▸ Given data
= Beginning of Section =

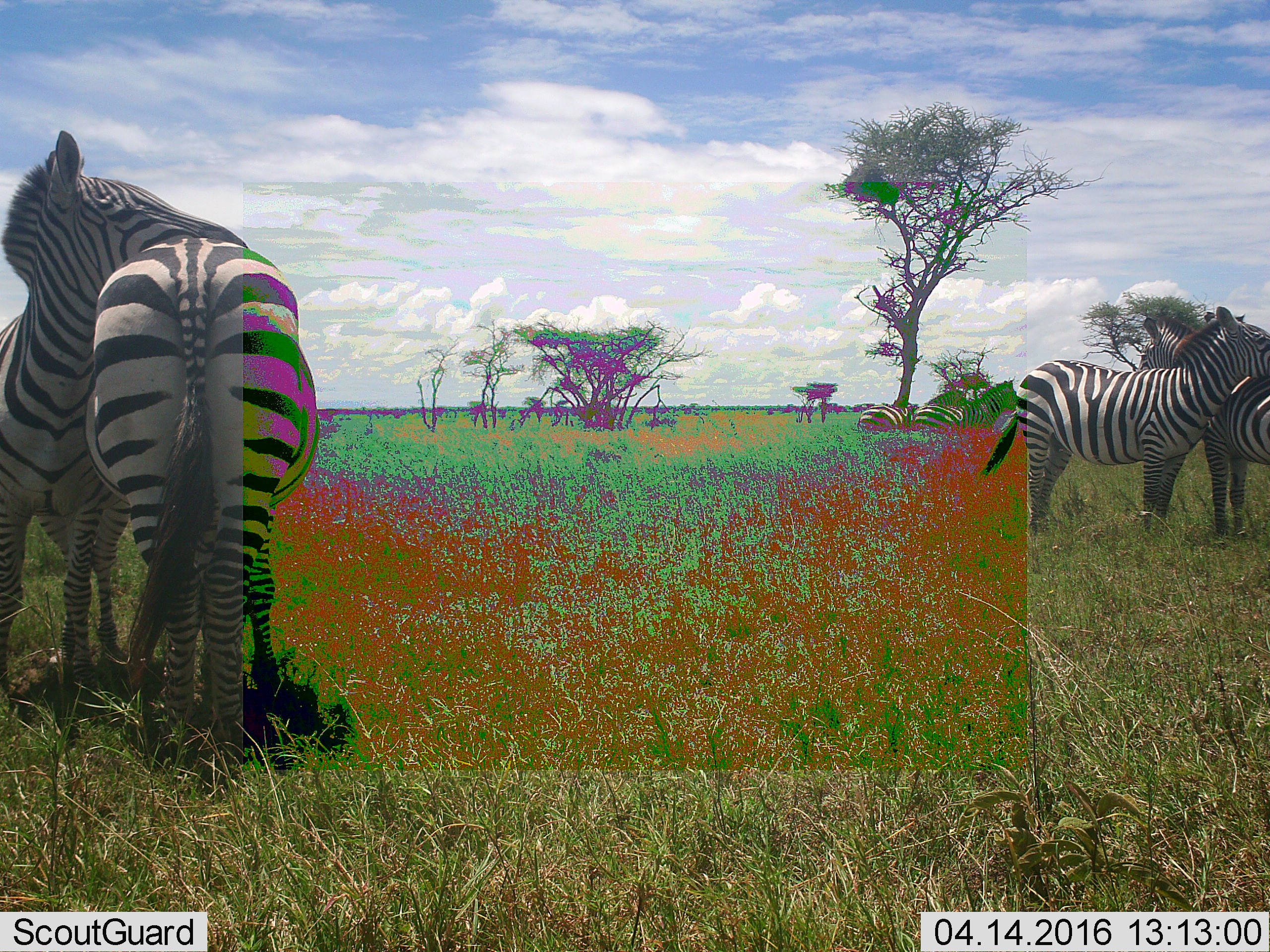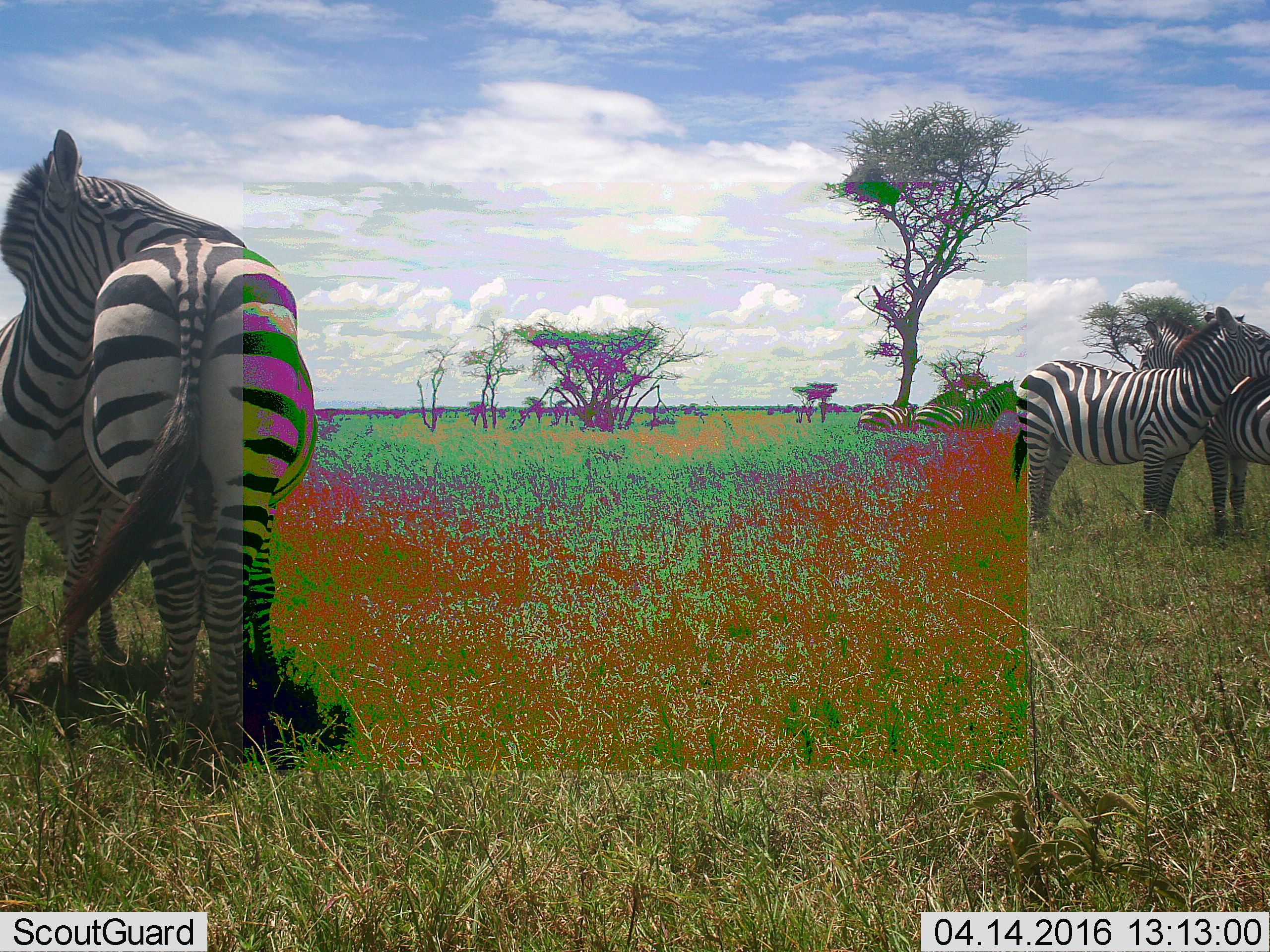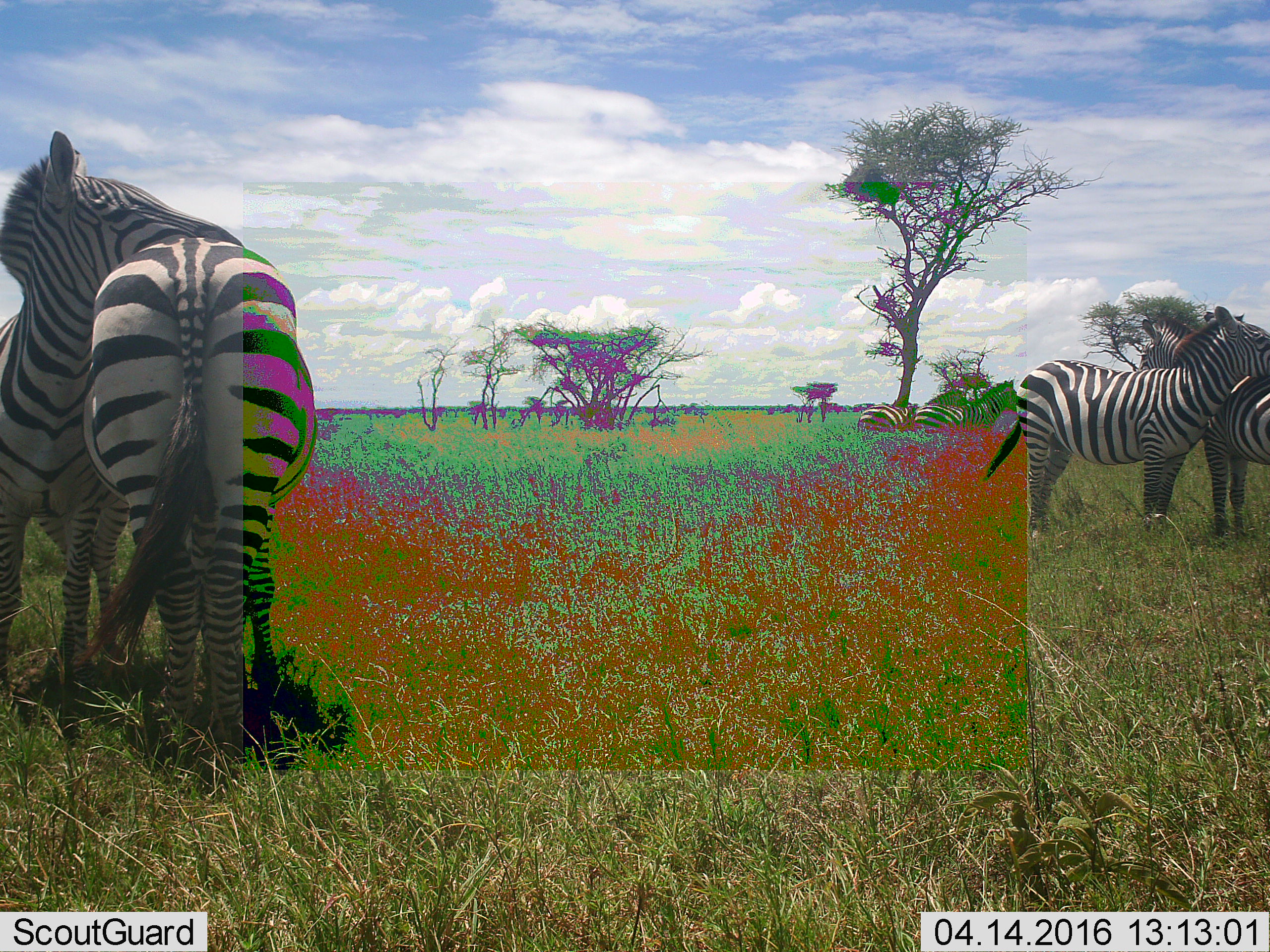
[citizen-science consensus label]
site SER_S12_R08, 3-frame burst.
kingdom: Animalia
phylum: Chordata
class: Mammalia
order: Perissodactyla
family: Equidae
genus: Equus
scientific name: Equus quagga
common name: plains zebra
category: zebraplains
Zebraplains (plains zebra) (Equus quagga), count 6. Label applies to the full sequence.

= End of Section =

▸ What you will do
Repeat the listing above exactly from its first line to the line containing "common name: plains zebra", both included, and omit the pictures.

▸ Exercise solution
[citizen-science consensus label]
site SER_S12_R08, 3-frame burst.
kingdom: Animalia
phylum: Chordata
class: Mammalia
order: Perissodactyla
family: Equidae
genus: Equus
scientific name: Equus quagga
common name: plains zebra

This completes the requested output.